Pnin
- First edition in book form
- Author: Vladimir Nabokov
- Language: English
- Publisher: Heinemann
- Publication date: 7 March 1957
- Publication place: United States

= Pnin (novel) =

1957 novel by Vladimir Nabokov

Pnin (Пнин, /ru/) is Vladimir Nabokov's 13th novel and his fourth written in English; it was published in 1957. The success of Pnin in the United States launched Nabokov's career into literary prominence. Its eponymous protagonist, Timofey Pavlovich Pnin, is a Russian-born assistant professor in his 50s living in the United States, whose character is believed to be based partially on the life of both Nabokov's colleague Marc Szeftel as well as on Nabokov himself. Exiled by the Russian Revolution and what he calls the "Hitler war", Pnin teaches Russian at the fictional Waindell College, loosely inspired by Cornell University and Wellesley College—places where Nabokov himself taught.

==Plot summary==

===Chapter 1===
Timofey Pavlovich Pnin, the title character, is a professor of Russian at Waindell College; "ideally bald" with a "strong man torso," "spindly legs," and "feminine feet". Pnin is on a train from Waindell to Cremona, where he is to give a guest lecture. He is persistently bothered by the fear that he may lose his lecture papers, or mix them up with the student essay he is correcting. He discovers he has boarded the wrong train and gets off. When he tries to board a bus to Cremona, he suddenly realizes he has lost his luggage (with his papers) and has a seizure. He finally arrives at Cremona by truck, having recovered his papers, and is about to give his lecture when he experiences a vision, seeing his dead parents and friends from before the Russian Revolution in the audience.

===Chapter 2===
Laurence Clements, a fellow Waindell faculty member, and his wife Joan, are looking for a new lodger after their daughter Isabel has married and moved out. Pnin is the new tenant, informed of the vacancy by Waindell's librarian, Mrs. Thayer. The Clementses grow to enjoy Pnin's eccentricities and his idiosyncratic phrasings. There follows the history of Pnin's relationship with his ex-wife Dr. Liza Wind, who manipulated him into bringing her to America so that she could leave him for fellow psychologist Eric Wind. Liza visits Pnin, but only wants to extract money from him for her son, Victor. Although Pnin is aware of her nature, he obliges out of love for her. After she leaves, Pnin weeps at her cruelty, shouting "I haf nofing left, nofing, nofing!"

===Chapter 3===
Pnin is alone at the Clementses' as they have gone to visit Isabel. The narrator describes Pnin's past lodgings and his idiosyncratic English. Pnin lectures his Elementary Russian class, then goes to the library, where he ignores Mrs. Thayer's attempts at small talk as he tries to return a book requested by another patron, but the record shows the requester to be Pnin himself. Pnin does research for his book on Russian culture, then attends the showing of a Soviet propaganda film, which causes him to weep. The chapter ends with the return of Isabel, who has left her husband. Pnin will have to find new lodgings.

EXCERPTED DATA:
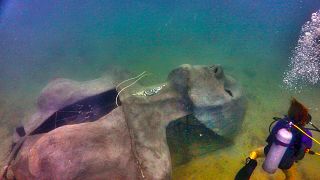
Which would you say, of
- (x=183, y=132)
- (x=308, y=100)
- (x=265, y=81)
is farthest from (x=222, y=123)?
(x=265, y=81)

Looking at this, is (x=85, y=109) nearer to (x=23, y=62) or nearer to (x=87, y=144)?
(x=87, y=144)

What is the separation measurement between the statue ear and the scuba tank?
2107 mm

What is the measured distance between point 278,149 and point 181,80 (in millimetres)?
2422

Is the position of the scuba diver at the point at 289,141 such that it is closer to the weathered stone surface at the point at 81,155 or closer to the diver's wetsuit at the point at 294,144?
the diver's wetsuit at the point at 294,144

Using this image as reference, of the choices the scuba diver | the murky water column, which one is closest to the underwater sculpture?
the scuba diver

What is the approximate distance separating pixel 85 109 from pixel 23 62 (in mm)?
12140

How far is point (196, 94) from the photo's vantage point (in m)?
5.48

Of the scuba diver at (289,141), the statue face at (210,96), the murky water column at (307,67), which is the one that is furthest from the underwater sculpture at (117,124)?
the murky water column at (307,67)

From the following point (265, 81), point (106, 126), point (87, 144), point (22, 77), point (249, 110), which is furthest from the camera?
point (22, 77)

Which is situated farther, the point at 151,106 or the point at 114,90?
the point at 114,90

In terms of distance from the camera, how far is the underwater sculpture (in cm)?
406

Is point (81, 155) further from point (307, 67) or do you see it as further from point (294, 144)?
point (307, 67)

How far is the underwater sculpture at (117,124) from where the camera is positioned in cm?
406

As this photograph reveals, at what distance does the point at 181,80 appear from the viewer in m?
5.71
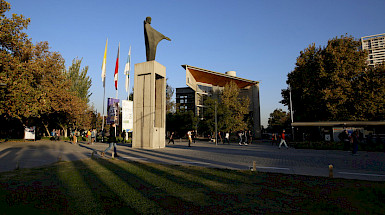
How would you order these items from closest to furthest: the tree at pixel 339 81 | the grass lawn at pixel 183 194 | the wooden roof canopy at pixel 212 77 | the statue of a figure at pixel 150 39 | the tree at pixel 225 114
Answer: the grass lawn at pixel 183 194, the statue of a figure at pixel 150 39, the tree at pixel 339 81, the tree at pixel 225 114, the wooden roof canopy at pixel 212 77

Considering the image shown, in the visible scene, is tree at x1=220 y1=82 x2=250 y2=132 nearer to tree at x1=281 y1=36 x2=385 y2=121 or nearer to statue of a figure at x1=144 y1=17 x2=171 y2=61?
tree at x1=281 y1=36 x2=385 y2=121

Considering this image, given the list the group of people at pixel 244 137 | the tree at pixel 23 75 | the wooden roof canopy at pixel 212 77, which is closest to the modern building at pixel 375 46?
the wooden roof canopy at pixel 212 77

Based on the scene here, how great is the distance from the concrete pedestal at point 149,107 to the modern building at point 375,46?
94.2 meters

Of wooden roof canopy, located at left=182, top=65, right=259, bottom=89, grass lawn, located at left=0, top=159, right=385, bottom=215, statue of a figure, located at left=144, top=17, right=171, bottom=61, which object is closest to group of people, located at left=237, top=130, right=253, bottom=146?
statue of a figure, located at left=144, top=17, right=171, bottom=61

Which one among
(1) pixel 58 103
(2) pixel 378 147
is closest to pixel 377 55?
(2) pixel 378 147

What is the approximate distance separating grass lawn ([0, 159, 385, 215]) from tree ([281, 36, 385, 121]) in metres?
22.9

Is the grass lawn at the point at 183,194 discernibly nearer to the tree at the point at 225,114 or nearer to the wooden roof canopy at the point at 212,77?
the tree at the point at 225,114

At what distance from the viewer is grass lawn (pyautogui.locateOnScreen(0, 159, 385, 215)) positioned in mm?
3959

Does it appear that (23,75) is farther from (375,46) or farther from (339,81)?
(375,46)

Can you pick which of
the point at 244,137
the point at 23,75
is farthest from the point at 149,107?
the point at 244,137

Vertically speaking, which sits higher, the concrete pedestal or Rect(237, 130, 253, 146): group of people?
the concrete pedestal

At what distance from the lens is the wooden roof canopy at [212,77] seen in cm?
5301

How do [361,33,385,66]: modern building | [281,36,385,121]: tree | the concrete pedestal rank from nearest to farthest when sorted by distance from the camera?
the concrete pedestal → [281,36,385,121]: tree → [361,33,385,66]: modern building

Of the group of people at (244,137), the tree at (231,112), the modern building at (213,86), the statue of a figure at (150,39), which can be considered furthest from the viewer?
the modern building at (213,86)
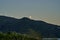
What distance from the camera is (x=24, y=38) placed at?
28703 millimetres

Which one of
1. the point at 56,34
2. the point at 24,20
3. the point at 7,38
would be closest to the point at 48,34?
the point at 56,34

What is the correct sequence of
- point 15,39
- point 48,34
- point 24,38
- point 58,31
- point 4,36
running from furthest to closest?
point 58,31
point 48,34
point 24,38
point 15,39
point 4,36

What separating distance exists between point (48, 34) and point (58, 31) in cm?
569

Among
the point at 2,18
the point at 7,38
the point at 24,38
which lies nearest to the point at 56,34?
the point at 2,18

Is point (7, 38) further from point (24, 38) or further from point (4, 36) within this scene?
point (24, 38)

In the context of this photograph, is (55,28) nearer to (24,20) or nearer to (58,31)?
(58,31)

--

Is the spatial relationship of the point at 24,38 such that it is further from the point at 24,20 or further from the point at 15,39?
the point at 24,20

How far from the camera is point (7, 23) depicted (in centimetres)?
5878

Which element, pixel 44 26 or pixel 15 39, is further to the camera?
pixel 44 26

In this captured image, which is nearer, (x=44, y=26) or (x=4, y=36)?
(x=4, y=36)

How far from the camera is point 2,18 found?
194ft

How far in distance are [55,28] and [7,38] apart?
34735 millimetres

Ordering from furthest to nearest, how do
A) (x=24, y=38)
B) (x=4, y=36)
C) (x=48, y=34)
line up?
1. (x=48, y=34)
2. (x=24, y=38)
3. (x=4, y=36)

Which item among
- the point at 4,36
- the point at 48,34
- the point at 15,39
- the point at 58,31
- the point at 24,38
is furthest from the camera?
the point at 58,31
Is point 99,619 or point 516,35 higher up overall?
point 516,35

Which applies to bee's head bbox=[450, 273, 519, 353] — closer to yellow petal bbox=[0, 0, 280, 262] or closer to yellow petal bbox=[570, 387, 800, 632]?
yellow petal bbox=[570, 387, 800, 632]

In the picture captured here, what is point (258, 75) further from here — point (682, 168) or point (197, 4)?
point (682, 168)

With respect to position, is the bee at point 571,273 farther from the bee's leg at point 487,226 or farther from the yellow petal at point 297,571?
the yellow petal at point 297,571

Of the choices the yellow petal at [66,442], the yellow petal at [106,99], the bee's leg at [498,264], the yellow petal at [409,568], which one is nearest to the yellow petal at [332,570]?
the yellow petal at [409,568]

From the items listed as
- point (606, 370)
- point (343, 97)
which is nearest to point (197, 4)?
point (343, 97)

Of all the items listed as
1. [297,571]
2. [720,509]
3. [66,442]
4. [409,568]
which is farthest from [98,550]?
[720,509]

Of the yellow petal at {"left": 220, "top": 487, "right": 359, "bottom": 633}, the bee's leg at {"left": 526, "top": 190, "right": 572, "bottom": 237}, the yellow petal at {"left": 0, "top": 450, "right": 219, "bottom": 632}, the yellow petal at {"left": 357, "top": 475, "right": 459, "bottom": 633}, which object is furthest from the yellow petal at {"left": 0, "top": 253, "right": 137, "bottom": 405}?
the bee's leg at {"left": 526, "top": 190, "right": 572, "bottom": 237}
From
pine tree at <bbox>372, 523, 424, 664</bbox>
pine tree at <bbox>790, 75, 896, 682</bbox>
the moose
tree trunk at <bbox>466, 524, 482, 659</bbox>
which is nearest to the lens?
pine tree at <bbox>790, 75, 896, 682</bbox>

* * *

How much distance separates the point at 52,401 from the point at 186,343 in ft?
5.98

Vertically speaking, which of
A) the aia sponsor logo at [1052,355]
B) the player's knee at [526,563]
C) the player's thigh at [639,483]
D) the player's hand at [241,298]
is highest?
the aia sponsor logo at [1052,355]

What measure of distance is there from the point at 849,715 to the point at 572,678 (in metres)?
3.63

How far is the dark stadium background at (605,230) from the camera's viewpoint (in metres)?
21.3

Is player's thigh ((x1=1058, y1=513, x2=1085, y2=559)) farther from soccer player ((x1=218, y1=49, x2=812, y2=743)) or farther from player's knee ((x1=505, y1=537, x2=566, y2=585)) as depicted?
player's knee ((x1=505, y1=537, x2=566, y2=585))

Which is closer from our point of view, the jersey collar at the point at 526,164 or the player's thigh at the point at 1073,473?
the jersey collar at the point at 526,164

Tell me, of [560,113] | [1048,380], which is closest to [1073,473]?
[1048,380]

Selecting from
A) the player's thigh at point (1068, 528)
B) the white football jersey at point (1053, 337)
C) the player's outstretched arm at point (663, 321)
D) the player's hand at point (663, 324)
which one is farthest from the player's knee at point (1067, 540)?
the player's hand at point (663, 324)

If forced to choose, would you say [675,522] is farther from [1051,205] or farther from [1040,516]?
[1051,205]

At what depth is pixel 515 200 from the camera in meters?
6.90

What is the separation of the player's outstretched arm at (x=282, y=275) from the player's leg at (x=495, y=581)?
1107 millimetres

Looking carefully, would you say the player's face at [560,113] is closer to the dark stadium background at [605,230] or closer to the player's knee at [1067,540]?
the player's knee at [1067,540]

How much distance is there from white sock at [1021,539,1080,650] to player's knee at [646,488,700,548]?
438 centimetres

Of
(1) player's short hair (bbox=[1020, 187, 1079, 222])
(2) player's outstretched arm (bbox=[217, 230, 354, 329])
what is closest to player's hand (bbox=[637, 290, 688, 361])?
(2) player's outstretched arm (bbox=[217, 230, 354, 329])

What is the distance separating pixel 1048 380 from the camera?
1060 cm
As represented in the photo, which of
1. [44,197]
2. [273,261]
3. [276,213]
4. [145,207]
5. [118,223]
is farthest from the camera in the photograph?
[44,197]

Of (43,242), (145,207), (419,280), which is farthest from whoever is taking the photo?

WHAT YOU NEED TO DO:
1. Copy out the stretch of the article on Pnin from "Pnin (Пнин, /ru/)" through "Nabokov himself taught.", word for word.
2. Continue the article on Pnin from the point where it stops.

ANSWERS TO THE PROBLEMS:
1.
Pnin (Пнин, /ru/) is Vladimir Nabokov's 13th novel and his fourth written in English; it was published in 1957. The success of Pnin in the United States launched Nabokov's career into literary prominence. Its eponymous protagonist, Timofey Pavlovich Pnin, is a Russian-born assistant professor in his 50s living in the United States, whose character is believed to be based partially on the life of both Nabokov's colleague Marc Szeftel as well as on Nabokov himself. Exiled by the Russian Revolution and what he calls the "Hitler war", Pnin teaches Russian at the fictional Waindell College, loosely inspired by Cornell University and Wellesley College—places where Nabokov himself taught.

2.
===Chapter 4===
Fourteen-year-old Victor Wind dreams of a foreign king who refuses to abdicate and is exiled (foreshadowing Pale Fire). In his fantasy, this king, rather than Eric Wind, is his father. Victor is depicted as an intelligent, nonconformist boy with a great talent for drawing. His parents have him psychoanalyzed, and are incapable of understanding his artistic talent, much to the boy's chagrin. Victor has little respect for his teachers at St. Bart's except for Lake the art teacher, "a tremendously obese man with shaggy eyebrows and hairy hands". Victor is to meet with Pnin at Waindell bus station, and Pnin hurriedly buys him a soccer ball and the Jack London novel The Son of the Wolf. Victor is not interested in soccer, and Pnin takes the entire encounter as a failure, unaware that Victor holds him in great admiration.

===Chapter 5===
Pnin drives to The Pines, the summer home of a friend, where the host and guests are Russian émigrés and their Americanized children. Among his friends, Pnin, normally out of place in English-speaking society, is at ease and displays his knowledge of Russian culture and ability at croquet. A mutual friend mentions Pnin's former sweetheart, the Jewish Mira Belochkin, who was murdered at Buchenwald, the Nazi concentration camp. Another refers to Vladimir Vladimirovich, an expert on butterflies, who is later revealed to be the narrator of Pnin.

===Chapter 6===
Pnin invites the Clementses, Mrs. Thayer, several Waindell faculty members, and his former student Betty Bliss to a "house-heating party". Pnin is considering buying the house from his landlord, but is informed by Dr. Hagen, the chair of his department, that a new department of Russian is to be formed, headed by a man under whom Pnin categorically refuses to work. Pnin almost breaks a magnificent glass punch bowl, a gift from Victor and a symbol of his regard.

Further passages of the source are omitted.